Hamme oğlundan bu sözleri işitince mecbur oldu ve yeminini bozarak yiyip içmeye başladı... Ve bu hâdise üzerine âyeti kerîme nâzil oldu:
“Biz insana ana-babasına güzel davranmasını vasiyet ettik... Eğer ilmine ters düşen bir şeyi bana ortak koşman için seninle tartışıp seni zorlarlarsa, o ikisine itaat etme! Dönüşünüz banadır... Yaptıklarınızın (anlamının) haberini vereceğim.” (29.Ankebût: 8)

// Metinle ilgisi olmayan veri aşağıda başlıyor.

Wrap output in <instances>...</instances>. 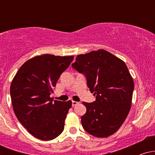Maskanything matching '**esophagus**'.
<instances>
[{"label":"esophagus","mask_w":155,"mask_h":155,"mask_svg":"<svg viewBox=\"0 0 155 155\" xmlns=\"http://www.w3.org/2000/svg\"><path fill=\"white\" fill-rule=\"evenodd\" d=\"M79 104V103L77 102V101H72V106H76V105H77V104Z\"/></svg>","instance_id":"esophagus-1"}]
</instances>
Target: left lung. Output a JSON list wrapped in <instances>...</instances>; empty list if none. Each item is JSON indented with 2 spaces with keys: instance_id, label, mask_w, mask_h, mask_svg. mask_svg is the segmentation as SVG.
Segmentation results:
<instances>
[{
  "instance_id": "left-lung-1",
  "label": "left lung",
  "mask_w": 155,
  "mask_h": 155,
  "mask_svg": "<svg viewBox=\"0 0 155 155\" xmlns=\"http://www.w3.org/2000/svg\"><path fill=\"white\" fill-rule=\"evenodd\" d=\"M72 67L87 77L93 103L83 102L84 129L92 136L106 138L118 130L131 108L134 81L127 65L111 53L98 49L77 55Z\"/></svg>"
}]
</instances>
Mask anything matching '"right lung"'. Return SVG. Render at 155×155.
Masks as SVG:
<instances>
[{
	"label": "right lung",
	"instance_id": "obj_1",
	"mask_svg": "<svg viewBox=\"0 0 155 155\" xmlns=\"http://www.w3.org/2000/svg\"><path fill=\"white\" fill-rule=\"evenodd\" d=\"M74 58L48 54L33 57L19 68L12 80L10 94L16 117L38 139L52 140L63 131L72 101L53 102L50 95Z\"/></svg>",
	"mask_w": 155,
	"mask_h": 155
}]
</instances>
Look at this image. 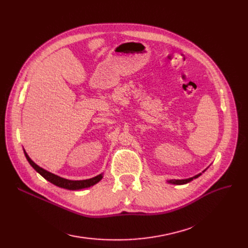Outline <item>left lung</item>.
<instances>
[{"mask_svg": "<svg viewBox=\"0 0 248 248\" xmlns=\"http://www.w3.org/2000/svg\"><path fill=\"white\" fill-rule=\"evenodd\" d=\"M205 171H206V169H205V170H204L202 173H204ZM202 173H200V174H198V175H196V176H194V177L188 178V179H184V180H169V181H167V182H168V183H170V184H173V185H184V184L189 183V182H191L192 180L196 179V178H198L199 176H201Z\"/></svg>", "mask_w": 248, "mask_h": 248, "instance_id": "left-lung-1", "label": "left lung"}]
</instances>
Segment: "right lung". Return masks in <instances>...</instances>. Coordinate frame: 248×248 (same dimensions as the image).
Masks as SVG:
<instances>
[{"label": "right lung", "mask_w": 248, "mask_h": 248, "mask_svg": "<svg viewBox=\"0 0 248 248\" xmlns=\"http://www.w3.org/2000/svg\"><path fill=\"white\" fill-rule=\"evenodd\" d=\"M24 154H25V157L27 159V161L29 162V164L34 168V170L36 172H38L40 174L43 178H45L47 181H49L50 183L54 184L55 186H58L60 188H64V189H68V190H80V189H84V188H88L95 185L96 183L103 178V174H99L96 177L93 178H90L87 180H79V181H72V180H67V179H64L61 178L55 174H52L48 171H46L45 169L39 167L37 164H35L28 155V154L26 153V151L24 150Z\"/></svg>", "instance_id": "obj_1"}]
</instances>
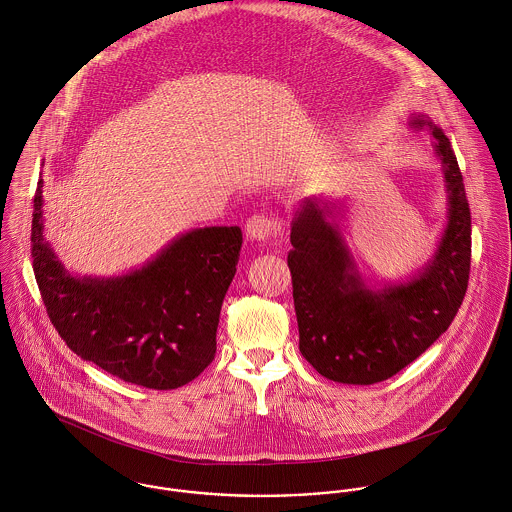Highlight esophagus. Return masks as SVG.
<instances>
[{
    "label": "esophagus",
    "instance_id": "34e87169",
    "mask_svg": "<svg viewBox=\"0 0 512 512\" xmlns=\"http://www.w3.org/2000/svg\"><path fill=\"white\" fill-rule=\"evenodd\" d=\"M245 233L251 241H269L281 233V222L265 214H253L245 224Z\"/></svg>",
    "mask_w": 512,
    "mask_h": 512
}]
</instances>
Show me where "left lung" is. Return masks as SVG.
Returning a JSON list of instances; mask_svg holds the SVG:
<instances>
[{
    "mask_svg": "<svg viewBox=\"0 0 512 512\" xmlns=\"http://www.w3.org/2000/svg\"><path fill=\"white\" fill-rule=\"evenodd\" d=\"M410 125L432 131L450 204L442 241L418 275L369 288L322 198H306L290 224L298 347L330 381L373 385L397 375L450 328L467 290L471 212L452 143L424 115H412Z\"/></svg>",
    "mask_w": 512,
    "mask_h": 512,
    "instance_id": "8db88e82",
    "label": "left lung"
}]
</instances>
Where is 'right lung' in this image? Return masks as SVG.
<instances>
[{"label":"right lung","mask_w":512,"mask_h":512,"mask_svg":"<svg viewBox=\"0 0 512 512\" xmlns=\"http://www.w3.org/2000/svg\"><path fill=\"white\" fill-rule=\"evenodd\" d=\"M43 228L39 180L31 224L33 271L53 326L76 355L125 383L155 391L178 389L212 363L241 229H192L141 269L92 279L72 277L62 267Z\"/></svg>","instance_id":"obj_1"}]
</instances>
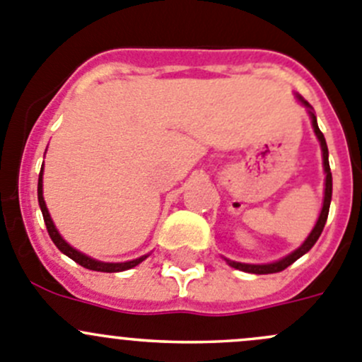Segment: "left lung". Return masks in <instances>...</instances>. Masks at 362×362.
I'll list each match as a JSON object with an SVG mask.
<instances>
[{
  "label": "left lung",
  "mask_w": 362,
  "mask_h": 362,
  "mask_svg": "<svg viewBox=\"0 0 362 362\" xmlns=\"http://www.w3.org/2000/svg\"><path fill=\"white\" fill-rule=\"evenodd\" d=\"M300 103L304 104L306 107L311 106L306 103V100L303 99V97H299ZM311 115V124H313V129H315V134H317L318 141H320V146H322V156H324V170H325V196H324V206H322V212H320V217H318L317 224H315L313 231L310 233V237L306 238V242H304L303 245H300L299 249H296V251L292 252V255H288L286 258L279 259V262H274V263H269V265H247V263H238V262H231V259H226L228 263H230L233 269H238V270H244V272H251V274H274V272H281V270H285L286 267L292 265L296 259H299L300 256L306 255L308 251H310L311 247L315 245V242L318 240V237H320V233L324 231V226H325V221H327V216H329V206H331V198H332V175H331V166H329V150H327V143H325V138L324 134H322V131L318 129V124H317V117H315L313 113L310 111Z\"/></svg>",
  "instance_id": "left-lung-1"
}]
</instances>
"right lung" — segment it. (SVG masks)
<instances>
[{
    "instance_id": "right-lung-1",
    "label": "right lung",
    "mask_w": 362,
    "mask_h": 362,
    "mask_svg": "<svg viewBox=\"0 0 362 362\" xmlns=\"http://www.w3.org/2000/svg\"><path fill=\"white\" fill-rule=\"evenodd\" d=\"M38 205H40L42 216H44V223H45V226H47L49 237H51V240L54 242L56 247H58L63 255H66L69 258H72L76 263H79L81 267H84V269L97 270V272H122V270L132 269V267H136L138 263H141L143 259L146 258V256H141V258L132 259V262H125V263H104V262H97V259H93V258H88L86 255H83V252H79V251H76L74 247H70V245L66 244L62 237H59L58 230L54 228V224H52V221H51V216H49V212H47V206H45L44 196H42V171H40V175H38Z\"/></svg>"
}]
</instances>
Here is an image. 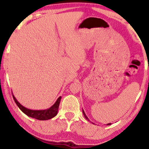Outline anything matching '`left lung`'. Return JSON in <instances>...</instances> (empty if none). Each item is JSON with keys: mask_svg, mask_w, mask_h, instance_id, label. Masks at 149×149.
<instances>
[{"mask_svg": "<svg viewBox=\"0 0 149 149\" xmlns=\"http://www.w3.org/2000/svg\"><path fill=\"white\" fill-rule=\"evenodd\" d=\"M83 115H84V117H85V119H86L87 120H88V121H89V119H88V117H87V115H85V113L84 111H83ZM93 124H94V123H93ZM111 125V123H108V124H107V125Z\"/></svg>", "mask_w": 149, "mask_h": 149, "instance_id": "8db88e82", "label": "left lung"}]
</instances>
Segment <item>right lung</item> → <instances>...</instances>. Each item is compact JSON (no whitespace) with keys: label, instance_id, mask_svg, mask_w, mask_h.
I'll return each instance as SVG.
<instances>
[{"label":"right lung","instance_id":"right-lung-1","mask_svg":"<svg viewBox=\"0 0 149 149\" xmlns=\"http://www.w3.org/2000/svg\"><path fill=\"white\" fill-rule=\"evenodd\" d=\"M12 95H13V100L16 103V104L17 105L19 109L21 110L24 114H26V115L28 116V117H30L38 120H41V121L51 119H52L53 117H56L57 114H58L59 105H60V100L61 97H62L61 96L59 97L57 99L56 102L54 104V105H52V107L49 108V109L45 110H31L27 109V108L22 106L21 104L17 100V99H16L15 97L14 96L13 93H12Z\"/></svg>","mask_w":149,"mask_h":149}]
</instances>
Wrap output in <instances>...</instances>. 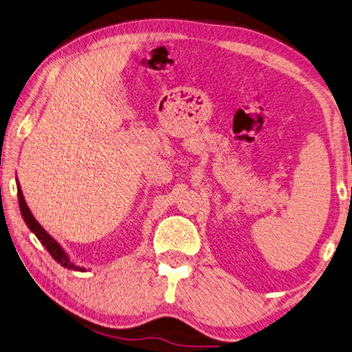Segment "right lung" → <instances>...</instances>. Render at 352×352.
Returning a JSON list of instances; mask_svg holds the SVG:
<instances>
[{
	"label": "right lung",
	"instance_id": "add662e5",
	"mask_svg": "<svg viewBox=\"0 0 352 352\" xmlns=\"http://www.w3.org/2000/svg\"><path fill=\"white\" fill-rule=\"evenodd\" d=\"M17 195H19V204H20L21 217H23L25 223L28 225V228L31 230V232H34L37 239L41 241V244L47 248L48 253H50V255H52V258L55 259L56 263L61 264L63 267L72 269V270H80V272H85L86 269L82 267V266H77V264H75V263L72 261V259L69 258L66 250H64V248H63L61 245H59V242H56V239H53V237H52L50 234H48V232H47L44 228H42L39 221H37V220L34 219V215L31 214L28 204H26V201H25L23 192H21L19 181H17Z\"/></svg>",
	"mask_w": 352,
	"mask_h": 352
}]
</instances>
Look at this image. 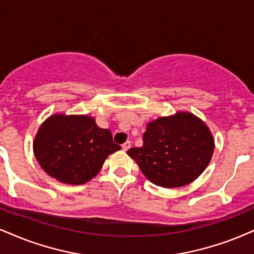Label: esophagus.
Returning <instances> with one entry per match:
<instances>
[{"mask_svg": "<svg viewBox=\"0 0 254 254\" xmlns=\"http://www.w3.org/2000/svg\"><path fill=\"white\" fill-rule=\"evenodd\" d=\"M130 145H132V142L128 141V140H127V141L125 142L124 145H122V149H124V151H128V149L130 148Z\"/></svg>", "mask_w": 254, "mask_h": 254, "instance_id": "1", "label": "esophagus"}]
</instances>
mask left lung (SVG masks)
I'll return each mask as SVG.
<instances>
[{"mask_svg": "<svg viewBox=\"0 0 254 254\" xmlns=\"http://www.w3.org/2000/svg\"><path fill=\"white\" fill-rule=\"evenodd\" d=\"M143 145L127 154L151 183L161 187H181L205 171L214 151L211 132L190 113H177L147 125Z\"/></svg>", "mask_w": 254, "mask_h": 254, "instance_id": "8db88e82", "label": "left lung"}]
</instances>
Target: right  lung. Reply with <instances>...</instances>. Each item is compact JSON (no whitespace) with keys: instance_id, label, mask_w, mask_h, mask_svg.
<instances>
[{"instance_id":"1","label":"right lung","mask_w":254,"mask_h":254,"mask_svg":"<svg viewBox=\"0 0 254 254\" xmlns=\"http://www.w3.org/2000/svg\"><path fill=\"white\" fill-rule=\"evenodd\" d=\"M120 148L111 130L100 128L87 115H53L41 125L34 141L41 167L70 185H82L95 177L107 156Z\"/></svg>"}]
</instances>
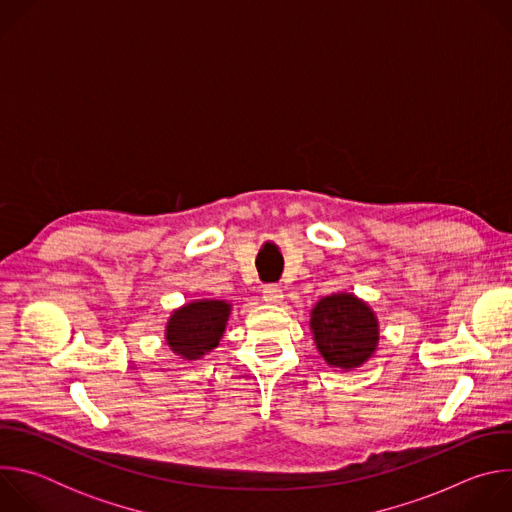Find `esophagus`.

Hazreti Sa’d (r.a.)’ın Efendimiz’in nesline ve Hazreti Âli (r.a.)’a bağlılığını göstermek için burada şu hâdiseyi nakletmek isteriz:
Hazreti Osman’ın şehîd edilmesinden sonra, Muaviye’nin çıkarttığı fitne üzerine, müslümanlar ikiye ayrılmıştı... Bu ikilikten sonra Muaviye Rasûlullâh AleyhisSelâm’ın ashabına mektuplar göndererek, onları kendi safında toplanmaya çağırıyordu...
Bu mektuplardan bir tanesi de Sa’d (r.a.)’a gelmişti... Sa’d (r.a.) mektubu alınca çok üzülmüştü... Derhâl Muaviye’ye şu cevabı vermişti:
“Ey Muaviye;
Sen devası olmayan bir derdin içine düşmüşsün!
Beni bu yolda harekete geçirmeye değil sen, Ebül Hasan Âli dahi davet etse kabul etmem...
Sen nasıl olur da Âli’nin bile erişemeyeceği bir şeyi istersin...
O Âli ki, bir günlük sohbeti, senin bütün hayat ve mematından daha hayırlıdır...
Sen ancak, Âli’ye feda olabilirsin, yoksa ona hasım değil!”